BRIEF:
Reproduce the stretch of the design-patterns passage from "abstract class Expression" through "method (not good)" with no changes.

PASSAGE SHOWN:
[Start]

The Template Method Pattern can be confused with the strategy class, Strategy pattern defines a family of algorithms and makes them interchangeable. Client code can use different algorithms since the algorithms are encapsulated. Template method defines the outline of an algorithm and lets subclasses part of the algorithm's implementation. So you can have different implementations of an algorithms steps but retain the algorithm's structure
| Template Method example | package uk.co.datadisk.Behavioral.templateMethod;
// A high-level blueprint for an algorithm to be completed by inheritors
// Algorithms remember can be decomposed into common parts + specifics
// The template method does the same as the strategy pattern but uses inheritance
// - overall algorithm makes use of abstract member
// - inheritors override the abstract members
// - parent template method invoked
// Allow us to define the skeleton of the algorithm with concrete implementation defined in subclasses
// This can be extended by any game (Base Class)
abstract class Game {
protected int currentPlayer;
protected final int numberOfPlayers;
public Game(int numberOfPlayers) {
this.numberOfPlayers = numberOfPlayers;
}
public void run(){
start();
while(!haveWinner()) {
takeTurn();
}
System.out.println("Player "+ getWinningPlayer() + " wins");
}
protected abstract int getWinningPlayer();
protected abstract void takeTurn();
protected abstract boolean haveWinner();
protected abstract void start();
}
class Chess extends Game {
private int maxTurns = 10;
private int turn = 1;
public Chess() {
super(2);
}
@Override
protected int getWinningPlayer() {
return 0;
}
@Override
protected void takeTurn() {
System.out.println("Turn " + (turn++) + " taken by player " + currentPlayer);
currentPlayer = (currentPlayer+1) % numberOfPlayers;
}
@Override
protected boolean haveWinner() {
return turn == maxTurns;
}
@Override
protected void start() {
System.out.println("Starting a game of chess");
}
}
public class Main_Template_Method_1 {
public static void main(String[] args) {
new Chess().run();
}
} |
The Visitor Pattern allows adding extra behaviors to entire hierarchies of classes, a pattern where a component (visitor) is allowed to traverse the entire inheritance hierarchy. Implemented by propagating a single visit() method throughout the entire hierarchy.
| Visitor example (intrusive) | package uk.co.datadisk.Behavioral.visitor;
// Allows adding extra behaviors to entire hierarchies of classes
// A pattern where a component (visitor) is allowed to traverse
// the entire inheritance hierarchy. Implemented by propagating
// a single visit() method throughout the entire hierarchy
// Intrusive Visitor (this violates the open/close principle)
abstract class Expression {
// By adding this (at a later) date we broke the open/close principle
public abstract void print(StringBuilder sb);
}
class DoubleExpression extends Expression {
private double value;
public DoubleExpression(double value) {
this.value = value;
}
// We had to add this method (not good)

[End]

Dataset rows:
[Start]

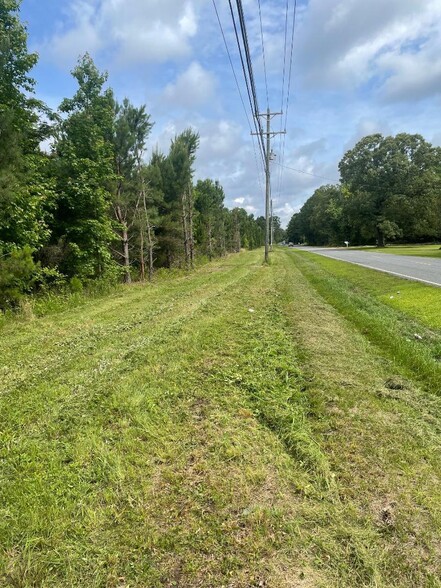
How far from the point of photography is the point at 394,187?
4394 cm

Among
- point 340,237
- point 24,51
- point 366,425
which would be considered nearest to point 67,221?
point 24,51

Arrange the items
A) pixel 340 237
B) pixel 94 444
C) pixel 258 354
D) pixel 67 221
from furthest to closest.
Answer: pixel 340 237 < pixel 67 221 < pixel 258 354 < pixel 94 444

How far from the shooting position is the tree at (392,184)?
42188 mm

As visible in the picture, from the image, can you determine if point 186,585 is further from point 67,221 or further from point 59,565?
point 67,221

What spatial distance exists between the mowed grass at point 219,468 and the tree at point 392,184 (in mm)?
44568

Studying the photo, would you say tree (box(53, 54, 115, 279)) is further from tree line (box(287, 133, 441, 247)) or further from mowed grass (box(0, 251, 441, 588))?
tree line (box(287, 133, 441, 247))

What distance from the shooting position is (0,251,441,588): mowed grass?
171cm

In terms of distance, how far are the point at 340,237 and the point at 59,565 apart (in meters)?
71.3

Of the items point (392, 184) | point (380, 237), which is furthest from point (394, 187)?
point (380, 237)

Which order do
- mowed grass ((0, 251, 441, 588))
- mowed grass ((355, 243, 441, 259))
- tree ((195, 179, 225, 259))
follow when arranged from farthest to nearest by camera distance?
tree ((195, 179, 225, 259)) < mowed grass ((355, 243, 441, 259)) < mowed grass ((0, 251, 441, 588))

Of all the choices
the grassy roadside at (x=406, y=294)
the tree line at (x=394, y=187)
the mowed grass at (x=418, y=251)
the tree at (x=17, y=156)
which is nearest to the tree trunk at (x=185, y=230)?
the tree at (x=17, y=156)

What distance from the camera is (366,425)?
115 inches

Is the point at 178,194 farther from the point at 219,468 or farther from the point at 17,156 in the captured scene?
the point at 219,468

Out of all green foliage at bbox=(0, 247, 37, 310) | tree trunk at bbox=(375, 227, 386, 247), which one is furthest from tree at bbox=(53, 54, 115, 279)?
tree trunk at bbox=(375, 227, 386, 247)
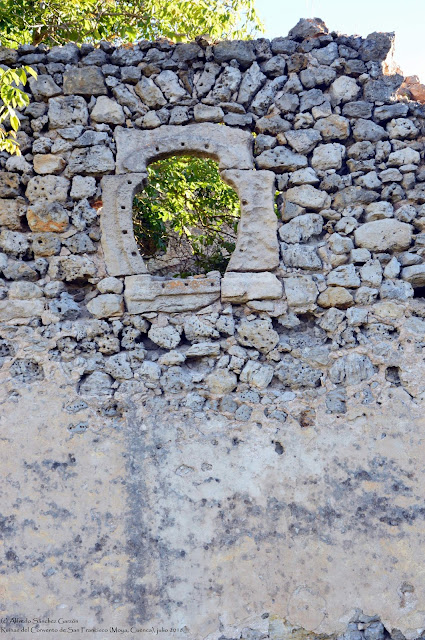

[End]

FINISHED EXERCISE:
abstract class Expression {
// By adding this (at a later) date we broke the open/close principle
public abstract void print(StringBuilder sb);
}
class DoubleExpression extends Expression {
private double value;
public DoubleExpression(double value) {
this.value = value;
}
// We had to add this method (not good)